La metà degli italiani ha difficoltà a pagare il fitto di casa e la rata del mutuo. Secondo le previsioni più rosee entro il 2020 si perderanno 500mila posti di lavoro, secondo Confindustria 1 milione di persone perderanno l’occupazione. Intanto i ritardi su misure tampone come cassa integrazione e bonus hanno acuito la sofferenza sociale di famiglie monoreddito, partite Iva, pensionati con figli a carico, lavoratori dipendenti e persone con lavori informali o a nero.
Negli ultimi due mesi, dal 3 marzo al 5 maggio, la porta dell’Help center di Roma Termini si è aperta quasi 1300 volte: ad entrare per chiedere aiuto non solo persone senza dimora, ma anche operai rimasti senza lavoro, famiglie in cerca di cibo e vestiti.

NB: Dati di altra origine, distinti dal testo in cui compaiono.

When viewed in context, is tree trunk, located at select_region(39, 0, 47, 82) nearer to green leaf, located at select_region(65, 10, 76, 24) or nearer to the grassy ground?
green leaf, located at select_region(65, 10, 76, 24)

Le piazze si riempiono di proteste di diversi settori come i lavoratori dello spettacolo, dei disoccupati e l’estrema destra che soffia sul fuoco delle tensioni sociali. È di oggi la notizia di un cameriere che si è tolto la vita dopo aver ricevuto la notizia dei tagli al personale nell’albergo dove lavorava. Si sta abbattendo una crisi che al confronto quella del 2008 è una passeggiata.
Che fare?
Serve un Piano che dirotti almeno 40 miliardi del Recovery Fund alle fasce povere e alla detassazione del costo del lavoro, tenendo conto dei maggiori indici di fragilità sociale nel Mezzogiorno. Bisogna rafforzare un reddito di cittadinanza e dare respiro ai redditi da lavoro e da pensione oltre a quelli delle piccole imprese, dell’artigianato, del commercio e del terzo settore.
Banche e associazioni di impresa chiedono che nell’attesa il Governo presenti un pacchetto di riforme per rilanciare la domanda: “utilizzare fin da subito tutte le risorse e gli strumenti che l’Europa ha già messo a disposizione, a partire dai fondi per sostenere i costi diretti e indiretti dell’emergenza sanitaria”.
Ora il Governo deve decidere qual è la politica economica da attuare. Se vuole continuare il dettato liberista del “dare i soldi ai poveri è assistenzialismo, darli alle imprese è sviluppo” oppure cambiare del tutto gli interessi in gioco. Ci sono le mafie che stanno operando un’offensiva di infiltrazione nell’economia “legale” attraverso i propri capitali per rilevare aziende in crisi.
C’è da mettere in campo un intervento pubblico che rimetta al centro la sanità pubblica, scuola e università, il welfare e i servizi pubblici come il trasporto. Ci sono 172 miliardi pronti per il Paese: è un’occasione per salvarci dal disastro. E per farlo sarà necessario un vasto movimento popolare che rivendichi il diritto al futuro.